Dans un autre domaine, celui de l’esthétique, l’une des dernières campagnes un peu violentes dont je parvienne encore à me souvenir, opposant des visions du monde au moins en apparence inconciliables, remonte à la petite affaire de ces colonnes plantées au Palais-Royal [Les colonnes de Buren furent commandées par le ministère de la Culture en 1986 (N. d. É.)]. Par la suite, les autres Grands Projets, Opéra-Bastille, Pyramide, Arche de la Défense, etc., sont tous passés comme lettres à la poste. Plus d’affrontements, plus de condamnations. Neutralité bienveillante. Qui oserait encore, de nos jours, se payer le ridicule d’une colère ? D’une sanction même en paroles ? Juger, c’est consentir à être jugé. Et qui l’accepterait désormais ?
À la fin, c’est le Consensus qui gagne. L’espace esthétique ou artistique est d’ailleurs un excellent domaine pour vérifier ce que je suis en train de dire. Toute l’histoire récente de l’art, sous l’éclairage grandissant du règne des bons sentiments, redevient très instructive. Si ce qu’on appelle art contemporain peut encore faire semblant d’exister, c’est uniquement comme conséquence du martyre des impressionnistes. En réparation. In memoriam. En expiation d’un gros péché. Qu’il soit minimal, conceptuel, anti-art ou extrême-contemporain, l’artiste d’aujourd’hui survit "toujours" à titre d’espèce protégée, en tant que résidu caritatif. Une très grosse gaffe a été commise, du temps de Van Gogh, du temps de Cézanne, il faut continuer à payer les pots qui ont alors été cassés. Surtout ne pas recommencer, ne pas refaire les mêmes sottises, ne pas retomber dans les ornières. Après des décennies de foules furieuses ricanantes devant Courbet, devant Manet, devant les cubistes, brusquement plus rien, plus de critiques, plus de clameurs, plus de révoltes, plus de scandales. Tout se calme d’un seul coup, les galeries prospèrent, la créativité des artistes ne s’est jamais mieux portée, tout va très bien, les grosses banques investissent dans l’émotion colorée, les Etats s’en mêlent, les ventes records se multiplient, le marché s’envole, c’est la débâcle des hostiles. Plus de pour ni de contre. Plus personne.
Les prix flambent "bien" qu’il n’y ait plus de critique ? Non : ils flambent parce que la notion, la possibilité, le désir même de critique ont disparu ; parce que plus personne ne se fatiguerait à gloser une œuvre contemporaine.
Dans l’euphorie cordicole, qui irait perdre son temps à chipoter ?

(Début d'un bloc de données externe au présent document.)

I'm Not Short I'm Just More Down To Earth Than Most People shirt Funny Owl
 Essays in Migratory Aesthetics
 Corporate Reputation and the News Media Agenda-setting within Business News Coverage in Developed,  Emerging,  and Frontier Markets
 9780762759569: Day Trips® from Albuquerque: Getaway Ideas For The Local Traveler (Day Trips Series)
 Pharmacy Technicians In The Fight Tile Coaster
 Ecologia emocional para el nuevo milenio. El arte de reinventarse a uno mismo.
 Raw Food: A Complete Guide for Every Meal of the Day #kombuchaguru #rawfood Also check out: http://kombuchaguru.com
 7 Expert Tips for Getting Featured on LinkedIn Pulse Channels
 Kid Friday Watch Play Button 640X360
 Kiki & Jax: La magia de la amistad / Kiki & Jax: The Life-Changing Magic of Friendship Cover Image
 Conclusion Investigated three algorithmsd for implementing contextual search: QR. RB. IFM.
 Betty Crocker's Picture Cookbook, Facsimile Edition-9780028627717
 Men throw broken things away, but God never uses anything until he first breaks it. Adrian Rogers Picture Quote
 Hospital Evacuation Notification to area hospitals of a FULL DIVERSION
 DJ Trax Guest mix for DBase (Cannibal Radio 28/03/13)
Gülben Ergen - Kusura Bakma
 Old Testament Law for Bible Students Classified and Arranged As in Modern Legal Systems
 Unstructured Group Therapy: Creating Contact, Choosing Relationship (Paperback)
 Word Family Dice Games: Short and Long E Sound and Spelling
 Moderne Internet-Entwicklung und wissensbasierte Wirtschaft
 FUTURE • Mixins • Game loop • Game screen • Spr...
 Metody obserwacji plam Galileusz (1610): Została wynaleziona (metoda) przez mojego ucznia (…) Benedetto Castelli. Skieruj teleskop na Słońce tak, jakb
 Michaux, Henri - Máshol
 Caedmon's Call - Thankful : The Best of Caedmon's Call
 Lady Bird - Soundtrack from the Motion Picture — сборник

La ruse du diable selon Baudelaire, c’était d’arriver à faire croire qu’il n’existait pas ; la ruse des choses contemporaines, c’est qu’on ne se pose plus même la question ; qu’elles "soient" ou pas est bien égal.
Et puis, qui irait se risquer à vouloir démontrer la "beauté" de ce que l’on met sur le marché ? Ce dont on ne peut rien dire, il faut le vendre. »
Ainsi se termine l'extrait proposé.